--- Extrait du document ---

Puis c'est à l'univers disco qu'il s'adresse sur fond de lumières tournantes issues d'une boule à facettes.Il s'approprie les mouvements de Travolta en se questionnant sur "la propriété" de la danse: à qui appartient ce geste, de qui est-il, qui en est "le propriétaire" éphémère!
Vaste sujet que la propriété artistique et littéraire!
Suivent les ombres jumelles, dédoublées de "Fase" de A.T. De Keersmaeker, qu'il analyse, nous livrant les origines de cette danse répétitive, hypnotique Des ombres qui se colorent, fluo, au fur et à mesure.



Ce sera au tour de La Pavlova que d'être la cible de ce voyage très personnel dans l'histoire de la danse. Une "mort du cygne" dont il nous raconte l'anecdote finale méconnue. 
Ne mimant jamais ces idoles, s'inspirant malicieusement, avec distanciation, il chemine dans des univers virtuels magnifiques très inspirés. De son dressing descendu des cintres, il se fera un costume en couches, strates, palimpseste et métaphore de ce qui fait notre mémoire, ce patrimoine archivé, héritage et passation d'images, de mouvances, de qualités gestuelles.

--- Données fournies ---

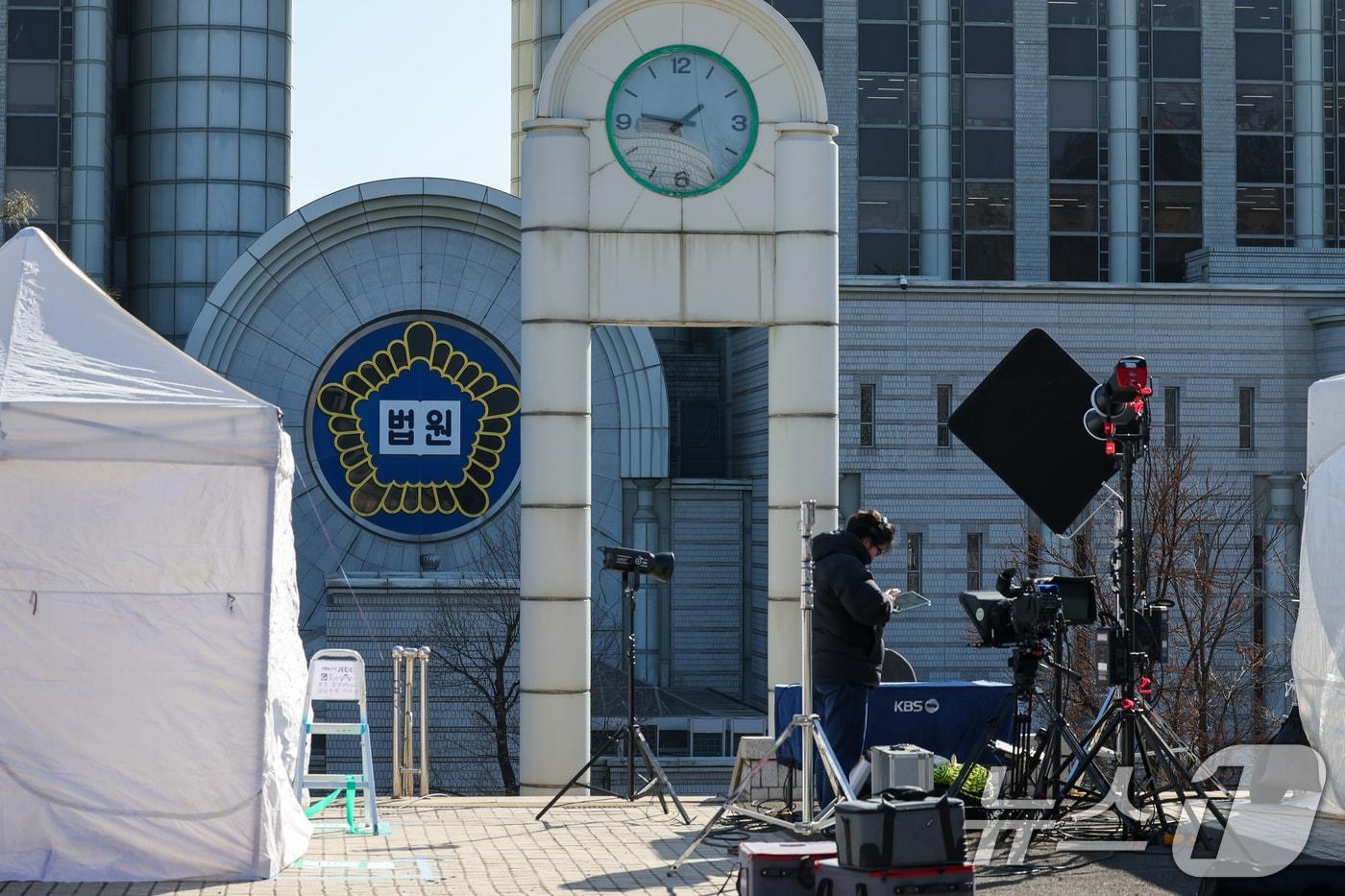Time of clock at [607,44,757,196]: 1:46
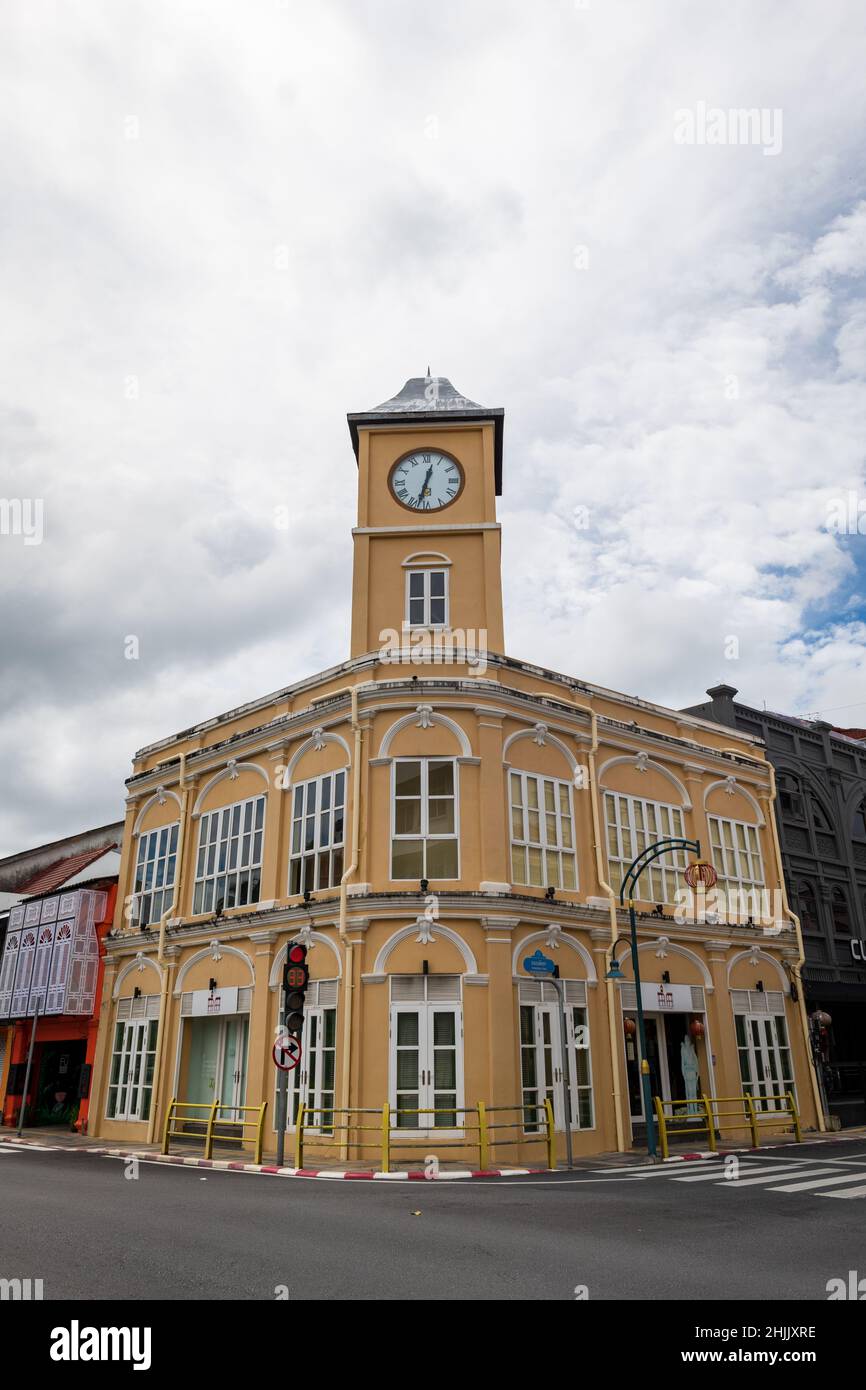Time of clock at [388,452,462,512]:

---

§ Consignes:
A) D'après l'extrait du document, quelle danseuse est associée à la « mort du cygne » ?
B) Expliquez, selon l'extrait du document, ce que représente le costume en couches que l'interprète se confectionne.
C) Reproduisez l'extrait du document en commençant à « Vaste sujet que » et en terminant à « l'anecdote finale méconnue. ».

§ Réponses dans l'ordre:
A) La Pavlova.

B) Tiré de son dressing descendu des cintres, ce costume fait de couches et de strates est un palimpseste. Il est aussi une métaphore de notre mémoire, ce patrimoine archivé fait d'héritage et de passation d'images, de mouvances et de qualités gestuelles.

C)
Vaste sujet que la propriété artistique et littéraire!
Suivent les ombres jumelles, dédoublées de "Fase" de A.T. De Keersmaeker, qu'il analyse, nous livrant les origines de cette danse répétitive, hypnotique Des ombres qui se colorent, fluo, au fur et à mesure.



Ce sera au tour de La Pavlova que d'être la cible de ce voyage très personnel dans l'histoire de la danse. Une "mort du cygne" dont il nous raconte l'anecdote finale méconnue.